Another financial backer was the queen herself. Hatton and the queen, along with other investors, were acting as venture capitalists. They put up the money, while Drake and his crew put up their skills and daring, not to mention their lives. If the voyage succeeded, they all stood to make a fortune. If it failed, the backers would be out a lot of money, and Drake and his crew would be dead in some foreign land.
The fleet departed Plymouth on Nov. 15, 1577, but bad weather forced it to return. They finally departed for good on Dec. 13. They spent the winter in San Julian, a gloomy and remote bay on the coast of wind-swept Patagonia, where they were unlikely to be discovered by the Spanish. Three ships had already been lost.
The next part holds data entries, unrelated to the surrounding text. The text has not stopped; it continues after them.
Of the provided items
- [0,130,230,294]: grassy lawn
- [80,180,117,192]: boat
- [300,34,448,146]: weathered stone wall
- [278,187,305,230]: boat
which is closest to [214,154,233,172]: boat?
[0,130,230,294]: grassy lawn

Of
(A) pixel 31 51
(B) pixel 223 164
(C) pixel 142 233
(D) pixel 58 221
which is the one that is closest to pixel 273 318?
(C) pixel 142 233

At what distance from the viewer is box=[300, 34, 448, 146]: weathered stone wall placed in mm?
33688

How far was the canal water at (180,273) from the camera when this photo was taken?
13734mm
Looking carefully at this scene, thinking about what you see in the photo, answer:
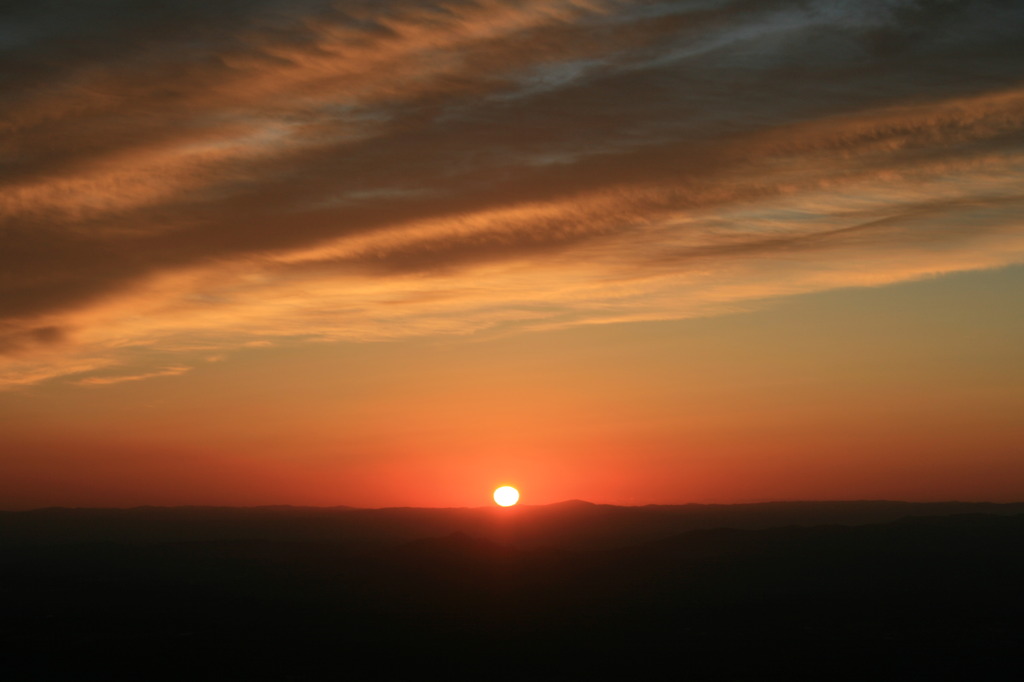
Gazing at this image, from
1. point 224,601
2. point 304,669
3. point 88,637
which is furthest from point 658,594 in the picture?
point 88,637

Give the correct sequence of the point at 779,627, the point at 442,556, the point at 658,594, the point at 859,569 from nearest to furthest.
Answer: the point at 779,627
the point at 658,594
the point at 859,569
the point at 442,556

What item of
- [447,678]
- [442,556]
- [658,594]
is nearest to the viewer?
[447,678]

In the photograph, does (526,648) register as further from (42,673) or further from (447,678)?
(42,673)

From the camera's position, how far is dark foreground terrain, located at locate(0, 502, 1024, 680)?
102250 millimetres

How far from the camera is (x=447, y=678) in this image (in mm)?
102625

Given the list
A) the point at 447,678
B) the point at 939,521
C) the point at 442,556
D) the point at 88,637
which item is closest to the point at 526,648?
the point at 447,678

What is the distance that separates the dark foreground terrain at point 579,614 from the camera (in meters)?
102

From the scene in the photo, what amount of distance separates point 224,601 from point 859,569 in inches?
3738

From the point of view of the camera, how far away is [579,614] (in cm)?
12344

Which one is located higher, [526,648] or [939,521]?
[939,521]

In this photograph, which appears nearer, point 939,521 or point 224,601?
point 224,601

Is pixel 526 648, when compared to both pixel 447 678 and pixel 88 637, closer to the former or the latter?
pixel 447 678

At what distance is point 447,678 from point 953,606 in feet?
203

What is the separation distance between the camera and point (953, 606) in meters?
114
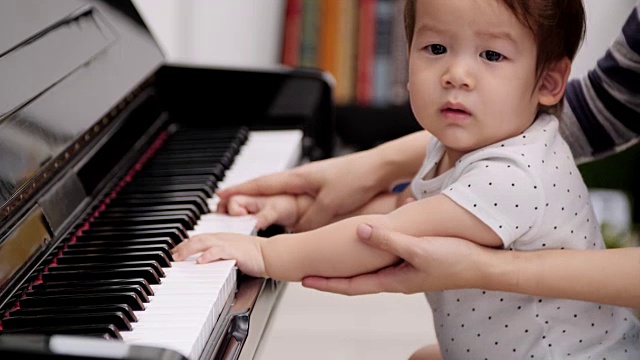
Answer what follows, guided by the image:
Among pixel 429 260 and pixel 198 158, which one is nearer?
pixel 429 260

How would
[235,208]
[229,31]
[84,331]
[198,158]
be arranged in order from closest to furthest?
1. [84,331]
2. [235,208]
3. [198,158]
4. [229,31]

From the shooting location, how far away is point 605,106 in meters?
1.50

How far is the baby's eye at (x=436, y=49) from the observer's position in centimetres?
131

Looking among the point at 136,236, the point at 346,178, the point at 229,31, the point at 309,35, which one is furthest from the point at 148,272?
the point at 229,31

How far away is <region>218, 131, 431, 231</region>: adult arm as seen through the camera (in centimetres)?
157

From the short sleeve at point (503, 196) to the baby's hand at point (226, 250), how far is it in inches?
9.3

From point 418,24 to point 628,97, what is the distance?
13.6 inches

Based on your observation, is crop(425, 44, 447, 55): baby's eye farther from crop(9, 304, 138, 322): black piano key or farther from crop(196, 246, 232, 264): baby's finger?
crop(9, 304, 138, 322): black piano key

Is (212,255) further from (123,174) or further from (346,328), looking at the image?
(346,328)

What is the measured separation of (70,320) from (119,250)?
22 cm

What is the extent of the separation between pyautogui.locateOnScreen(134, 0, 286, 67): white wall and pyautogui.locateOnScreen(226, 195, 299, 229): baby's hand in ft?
5.62

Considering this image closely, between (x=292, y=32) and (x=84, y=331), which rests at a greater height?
(x=292, y=32)

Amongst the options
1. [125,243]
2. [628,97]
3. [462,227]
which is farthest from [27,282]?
[628,97]

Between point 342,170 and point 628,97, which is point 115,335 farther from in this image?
point 628,97
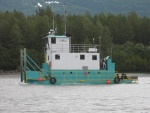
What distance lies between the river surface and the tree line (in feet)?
172

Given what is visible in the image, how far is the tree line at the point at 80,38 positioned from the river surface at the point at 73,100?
52.3m

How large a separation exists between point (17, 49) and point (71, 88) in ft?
178

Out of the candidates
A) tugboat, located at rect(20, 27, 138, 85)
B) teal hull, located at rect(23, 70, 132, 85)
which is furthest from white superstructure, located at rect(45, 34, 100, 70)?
teal hull, located at rect(23, 70, 132, 85)

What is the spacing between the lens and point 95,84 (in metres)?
65.2

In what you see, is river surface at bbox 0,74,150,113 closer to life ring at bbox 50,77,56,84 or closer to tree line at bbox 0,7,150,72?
life ring at bbox 50,77,56,84

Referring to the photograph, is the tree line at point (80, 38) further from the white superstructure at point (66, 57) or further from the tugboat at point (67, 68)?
the white superstructure at point (66, 57)

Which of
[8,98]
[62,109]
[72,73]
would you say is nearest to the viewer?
[62,109]

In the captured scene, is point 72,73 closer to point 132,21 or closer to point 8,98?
point 8,98

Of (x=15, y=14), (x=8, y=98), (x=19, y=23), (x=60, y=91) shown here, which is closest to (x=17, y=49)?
(x=19, y=23)

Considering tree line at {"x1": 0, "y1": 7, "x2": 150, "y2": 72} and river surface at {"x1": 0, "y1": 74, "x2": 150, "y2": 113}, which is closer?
river surface at {"x1": 0, "y1": 74, "x2": 150, "y2": 113}

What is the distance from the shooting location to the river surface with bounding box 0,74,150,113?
3925cm

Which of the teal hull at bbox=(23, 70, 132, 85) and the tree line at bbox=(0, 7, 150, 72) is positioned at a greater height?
the tree line at bbox=(0, 7, 150, 72)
By September 1578, Drake had made it through the Strait of Magellan into the Pacific. But it was a rough passage. One ship sank and the crew on another gave up and turned back. Now, with only the Golden Hind under his command, Drake attacked Callao, Peru's principal port. Then he had the good fortune to capture the Nuestra Senora de la Concepcion, a Spanish ship carrying treasure between the Peruvian mines and Manila.
Dumbstruck to find themselves under attack by an English ship, the Spanish surrendered quickly. The plundered treasure included 80 pounds of gold and 26 tons of silver.
Attacking ships as he went, Drake then sailed as far north as California, where he landed and claimed the place for Queen Elizabeth, naming it Nova Albion. Exactly where he landed is still hotly disputed. (He also failed to note San Francisco Bay, which he sailed past.)
From California, Drake took his ship across the Pacific, making for the Spice Islands. There they traded some of their treasure for spices that would be worth many times as much delivered to England. The haul would have been even more impressive had the Golden Hind not grounded on a reef; much of the spices had to be thrown overboard to refloat the ship.
Still, Drake sailed triumphant into Plymouth on Sept. 26, 1580, almost three years after his departure. Only 59 of the expedition's original 144 crew members were still alive. The queen awarded Drake a knighthood.
It was the least she could do. Her share of the proceeds amounted to a staggering 160,000 pounds, well in excess of all other crown revenues combined that year, and more than enough to allow her to pay off her foreign debt. Drake later reported that the backers of the voyage received 47 pounds for each pound they invested.
High risk, in this case at least, had resulted in very high reward.
(John Steele Gordon is the author of numerous books, including "Hamilton's Blessing: The Extraordinary Life and Times of Our National Debt." The opinions expressed are his own.)